EXERCISE INPUTS>
▽

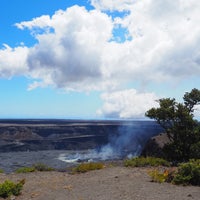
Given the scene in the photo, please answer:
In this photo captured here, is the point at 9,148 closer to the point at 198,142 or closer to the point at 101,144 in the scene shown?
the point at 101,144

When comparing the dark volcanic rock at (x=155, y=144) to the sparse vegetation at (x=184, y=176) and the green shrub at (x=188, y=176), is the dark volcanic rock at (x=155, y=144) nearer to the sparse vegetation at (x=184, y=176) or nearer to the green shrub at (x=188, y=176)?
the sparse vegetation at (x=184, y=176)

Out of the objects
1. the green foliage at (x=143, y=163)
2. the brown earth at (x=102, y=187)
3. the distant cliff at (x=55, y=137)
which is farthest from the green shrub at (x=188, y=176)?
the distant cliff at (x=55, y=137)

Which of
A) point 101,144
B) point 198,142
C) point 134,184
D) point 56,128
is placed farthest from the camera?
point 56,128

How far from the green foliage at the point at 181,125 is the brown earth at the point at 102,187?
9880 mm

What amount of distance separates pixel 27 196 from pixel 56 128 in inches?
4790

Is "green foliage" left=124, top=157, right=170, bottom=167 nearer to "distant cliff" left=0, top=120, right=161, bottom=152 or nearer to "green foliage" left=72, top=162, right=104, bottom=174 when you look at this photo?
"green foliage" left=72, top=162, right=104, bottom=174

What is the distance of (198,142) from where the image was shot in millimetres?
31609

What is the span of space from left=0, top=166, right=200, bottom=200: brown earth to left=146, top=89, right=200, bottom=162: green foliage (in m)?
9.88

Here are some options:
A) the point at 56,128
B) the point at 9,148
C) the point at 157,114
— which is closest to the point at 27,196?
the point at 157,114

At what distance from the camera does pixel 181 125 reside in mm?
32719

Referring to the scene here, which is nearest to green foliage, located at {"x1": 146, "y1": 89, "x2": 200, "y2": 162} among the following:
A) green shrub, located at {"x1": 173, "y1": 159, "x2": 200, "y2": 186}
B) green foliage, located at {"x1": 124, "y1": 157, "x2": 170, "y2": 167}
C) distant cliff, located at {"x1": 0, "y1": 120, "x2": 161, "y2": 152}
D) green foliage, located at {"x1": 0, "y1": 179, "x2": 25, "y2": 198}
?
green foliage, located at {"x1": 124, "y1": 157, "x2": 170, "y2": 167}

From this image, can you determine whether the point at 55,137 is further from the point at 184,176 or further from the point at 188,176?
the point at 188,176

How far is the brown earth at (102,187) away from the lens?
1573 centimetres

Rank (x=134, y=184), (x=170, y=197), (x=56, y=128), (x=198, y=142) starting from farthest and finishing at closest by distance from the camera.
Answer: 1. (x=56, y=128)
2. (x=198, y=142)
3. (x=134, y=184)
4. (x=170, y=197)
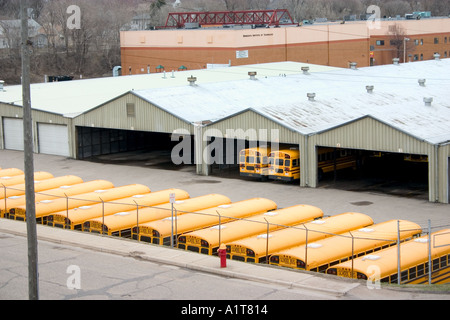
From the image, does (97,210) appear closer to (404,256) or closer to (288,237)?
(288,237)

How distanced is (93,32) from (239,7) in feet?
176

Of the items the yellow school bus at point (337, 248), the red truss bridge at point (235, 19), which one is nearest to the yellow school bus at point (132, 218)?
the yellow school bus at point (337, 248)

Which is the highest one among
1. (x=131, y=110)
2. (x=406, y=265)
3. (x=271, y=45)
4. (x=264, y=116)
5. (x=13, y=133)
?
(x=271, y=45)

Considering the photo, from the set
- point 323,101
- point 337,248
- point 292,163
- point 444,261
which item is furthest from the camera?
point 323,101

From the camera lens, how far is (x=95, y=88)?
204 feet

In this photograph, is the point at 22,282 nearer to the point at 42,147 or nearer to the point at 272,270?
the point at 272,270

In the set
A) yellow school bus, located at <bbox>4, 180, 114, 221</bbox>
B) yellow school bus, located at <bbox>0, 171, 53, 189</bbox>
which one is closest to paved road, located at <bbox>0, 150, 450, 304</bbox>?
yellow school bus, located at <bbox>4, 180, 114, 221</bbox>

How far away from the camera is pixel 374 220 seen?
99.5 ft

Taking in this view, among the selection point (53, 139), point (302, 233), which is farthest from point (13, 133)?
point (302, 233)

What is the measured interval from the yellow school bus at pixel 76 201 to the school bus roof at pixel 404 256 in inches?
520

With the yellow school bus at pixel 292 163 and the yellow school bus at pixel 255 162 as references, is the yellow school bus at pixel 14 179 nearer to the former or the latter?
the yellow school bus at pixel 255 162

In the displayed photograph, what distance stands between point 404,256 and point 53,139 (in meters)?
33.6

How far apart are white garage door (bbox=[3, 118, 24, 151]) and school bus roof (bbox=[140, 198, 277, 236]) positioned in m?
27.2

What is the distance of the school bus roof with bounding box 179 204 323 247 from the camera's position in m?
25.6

△

TASK TO CARRY OUT> Rewrite every one of the rows above as a numbered list with the blank lines removed, and leave the pictures out.

FINAL RESULT>
1. Given the scene in the photo, please answer:
2. In this photo captured here, is the point at 9,148 closer to the point at 198,142 or closer to the point at 101,144 in the scene shown?
3. the point at 101,144
4. When comparing the dark volcanic rock at (x=155, y=144) to the sparse vegetation at (x=184, y=176) and the green shrub at (x=188, y=176), is the dark volcanic rock at (x=155, y=144) nearer to the sparse vegetation at (x=184, y=176) or nearer to the green shrub at (x=188, y=176)?
5. the sparse vegetation at (x=184, y=176)
6. Out of the objects
7. 1. the green foliage at (x=143, y=163)
8. 2. the brown earth at (x=102, y=187)
9. 3. the distant cliff at (x=55, y=137)
10. which is farthest from the green shrub at (x=188, y=176)?
11. the distant cliff at (x=55, y=137)
12. Which of
13. A) point 101,144
14. B) point 198,142
15. C) point 134,184
16. D) point 56,128
17. is placed farthest from the camera?
18. point 56,128
19. How far from the green foliage at the point at 181,125 is the brown earth at the point at 102,187?
20. 9880 mm
21. What amount of distance separates pixel 27 196 from pixel 56 128 in inches?
22. 4790
23. Is "green foliage" left=124, top=157, right=170, bottom=167 nearer to "distant cliff" left=0, top=120, right=161, bottom=152 or nearer to "green foliage" left=72, top=162, right=104, bottom=174 when you look at this photo?
24. "green foliage" left=72, top=162, right=104, bottom=174
25. What is the distance of (198,142) from where the image was shot in millimetres?
26. 31609
27. What is the span of space from left=0, top=166, right=200, bottom=200: brown earth to left=146, top=89, right=200, bottom=162: green foliage (in m)?
28. 9.88
29. Here are some options:
30. A) the point at 56,128
31. B) the point at 9,148
32. C) the point at 157,114
33. — which is closest to the point at 27,196?
34. the point at 157,114
35. At what distance from the camera does pixel 181 125 reside in mm?
36. 32719
37. Referring to the scene here, which is nearest to green foliage, located at {"x1": 146, "y1": 89, "x2": 200, "y2": 162} among the following:
38. A) green shrub, located at {"x1": 173, "y1": 159, "x2": 200, "y2": 186}
39. B) green foliage, located at {"x1": 124, "y1": 157, "x2": 170, "y2": 167}
40. C) distant cliff, located at {"x1": 0, "y1": 120, "x2": 161, "y2": 152}
41. D) green foliage, located at {"x1": 0, "y1": 179, "x2": 25, "y2": 198}
42. ?
43. green foliage, located at {"x1": 124, "y1": 157, "x2": 170, "y2": 167}
44. From this image, can you determine whether the point at 55,137 is further from the point at 184,176 or further from the point at 188,176?
45. the point at 188,176
46. How far is the brown earth at (102,187) away from the lens?
47. 1573 centimetres
48. Rank (x=134, y=184), (x=170, y=197), (x=56, y=128), (x=198, y=142) starting from farthest and finishing at closest by distance from the camera.
49. Answer: 1. (x=56, y=128)
50. 2. (x=198, y=142)
51. 3. (x=134, y=184)
52. 4. (x=170, y=197)
53. From the image, does (97,210) appear closer to (404,256) or closer to (288,237)?
54. (288,237)
55. How distanced is (93,32) from (239,7) in feet?
56. 176
57. Of the items the yellow school bus at point (337, 248), the red truss bridge at point (235, 19), which one is nearest to the yellow school bus at point (132, 218)?
58. the yellow school bus at point (337, 248)
59. Which is the highest one among
60. 1. (x=131, y=110)
61. 2. (x=406, y=265)
62. 3. (x=271, y=45)
63. 4. (x=264, y=116)
64. 5. (x=13, y=133)
65. ?
66. (x=271, y=45)
67. Considering the photo, from the set
68. - point 323,101
69. - point 337,248
70. - point 292,163
71. - point 444,261
72. which item is furthest from the camera?
73. point 323,101
74. From the camera lens, how far is (x=95, y=88)?
75. 204 feet
76. In this photograph, is the point at 22,282 nearer to the point at 42,147 or nearer to the point at 272,270?
77. the point at 272,270
78. In the set
79. A) yellow school bus, located at <bbox>4, 180, 114, 221</bbox>
80. B) yellow school bus, located at <bbox>0, 171, 53, 189</bbox>
81. which one is closest to paved road, located at <bbox>0, 150, 450, 304</bbox>?
82. yellow school bus, located at <bbox>4, 180, 114, 221</bbox>
83. How far away from the camera is pixel 374 220 seen?
84. 99.5 ft
85. Taking in this view, among the selection point (53, 139), point (302, 233), which is farthest from point (13, 133)?
86. point (302, 233)
87. What is the measured interval from the yellow school bus at pixel 76 201 to the school bus roof at pixel 404 256 in inches?
88. 520
89. With the yellow school bus at pixel 292 163 and the yellow school bus at pixel 255 162 as references, is the yellow school bus at pixel 14 179 nearer to the former or the latter?
90. the yellow school bus at pixel 255 162
91. In the displayed photograph, what distance stands between point 404,256 and point 53,139 (in meters)?
92. 33.6
93. How far apart are white garage door (bbox=[3, 118, 24, 151]) and school bus roof (bbox=[140, 198, 277, 236]) positioned in m?
94. 27.2
95. What is the distance of the school bus roof with bounding box 179 204 323 247 from the camera's position in m?
96. 25.6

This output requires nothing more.